DNA sequence of cancer patient decoded for first time
Scientists at the University of Washington have sequenced the genome of a 50-year-old woman with acute myeloid leukaemia (AML) as part of an effort to identify the genetic mutations unique to her type of cancer.
It is the first time that the complete DNA sequence of a cancer patient has been decoded and the research paves the way for the development of a genome-wide approach for deciphering cancer's genetic make-up and ultimately new types of cancer treatment.
It is also the first time the complete DNA sequence of a woman has been published.
Analysis of tumour DNA uncovered ten genetic mutations linked to AML in the patient. Eight of the mutations occurred in genes which had hitherto lacked known association with AML and nine of the mutations were found to be present in almost every single tumour sample.

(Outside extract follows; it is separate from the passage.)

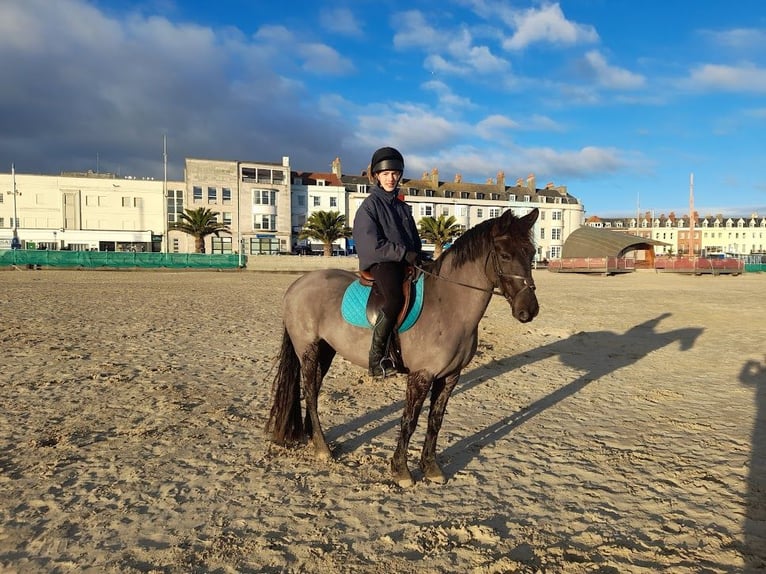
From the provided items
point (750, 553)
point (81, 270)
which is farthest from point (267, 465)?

While it is known that AML is caused by the build up of mutations in people's DNA, the precise mechanism which prompts uncontrolled cell growth has yet to be uncovered.

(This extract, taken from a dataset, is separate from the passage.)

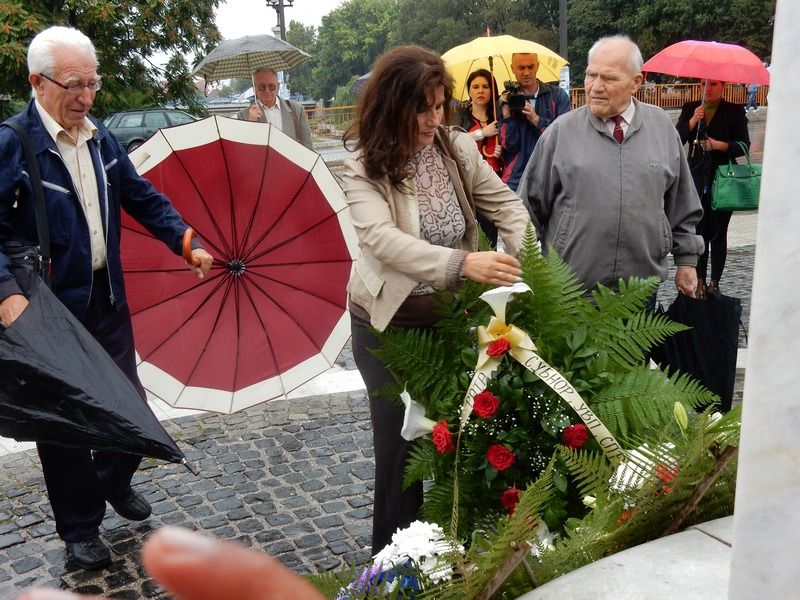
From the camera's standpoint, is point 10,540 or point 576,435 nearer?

However, Dr Timothy Ley, the study's lead author and Alan A and Edith L Wolff Professor of Medicine, believes genome sequencing holds the key to this discovery. "Until now, no one has sequenced a patient's genome to find all the mutations that are unique to that person's disease," he commented.
"We didn't know what we would find, but we felt that the answers to why this patient had AML had to be embedded in her DNA."

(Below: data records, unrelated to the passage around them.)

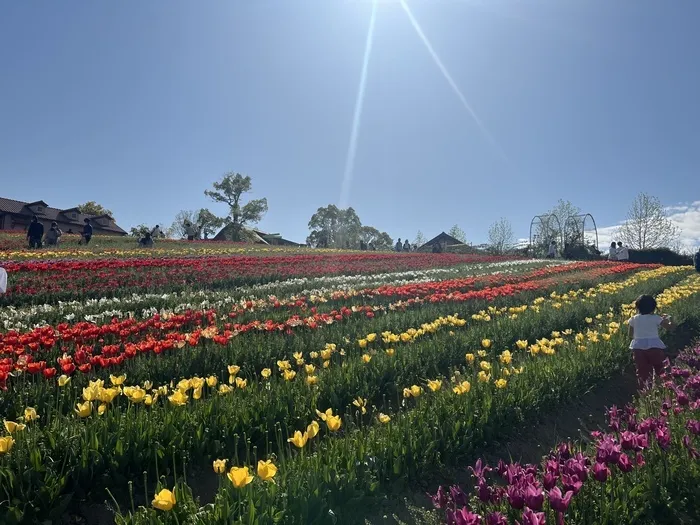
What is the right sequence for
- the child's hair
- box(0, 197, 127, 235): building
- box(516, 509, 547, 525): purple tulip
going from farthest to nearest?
box(0, 197, 127, 235): building → the child's hair → box(516, 509, 547, 525): purple tulip

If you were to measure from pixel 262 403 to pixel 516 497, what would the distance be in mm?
2403

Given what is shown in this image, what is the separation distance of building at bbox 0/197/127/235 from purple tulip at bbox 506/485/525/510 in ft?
193

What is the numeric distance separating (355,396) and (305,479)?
2114 millimetres

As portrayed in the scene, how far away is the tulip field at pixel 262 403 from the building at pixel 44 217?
2117 inches

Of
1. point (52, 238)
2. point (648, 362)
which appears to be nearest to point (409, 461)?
Result: point (648, 362)

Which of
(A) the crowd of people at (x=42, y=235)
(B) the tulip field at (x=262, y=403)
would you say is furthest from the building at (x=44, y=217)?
(B) the tulip field at (x=262, y=403)

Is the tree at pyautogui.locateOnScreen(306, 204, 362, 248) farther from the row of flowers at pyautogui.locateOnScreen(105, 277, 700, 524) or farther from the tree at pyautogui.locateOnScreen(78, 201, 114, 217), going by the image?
the row of flowers at pyautogui.locateOnScreen(105, 277, 700, 524)

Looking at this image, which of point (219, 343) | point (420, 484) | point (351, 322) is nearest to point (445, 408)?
point (420, 484)

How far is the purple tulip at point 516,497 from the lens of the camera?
1940 millimetres

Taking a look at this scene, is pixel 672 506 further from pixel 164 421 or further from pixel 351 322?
pixel 351 322

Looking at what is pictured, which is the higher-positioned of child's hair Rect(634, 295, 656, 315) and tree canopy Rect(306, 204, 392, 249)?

The decoding technique, which is described in the November 6th issue of the journal Nature, can now be applied to other forms of cancer.
Kat Arney, senior science information officer, Cancer Research UK, said: "This is a very important piece of research, not only for our understanding of leukaemia but for many other types of cancer. Thanks to advances in technology it is now possible to unlock the genetic secrets within cancer cells, which will be the key to better diagnostic tools and treatments in the future."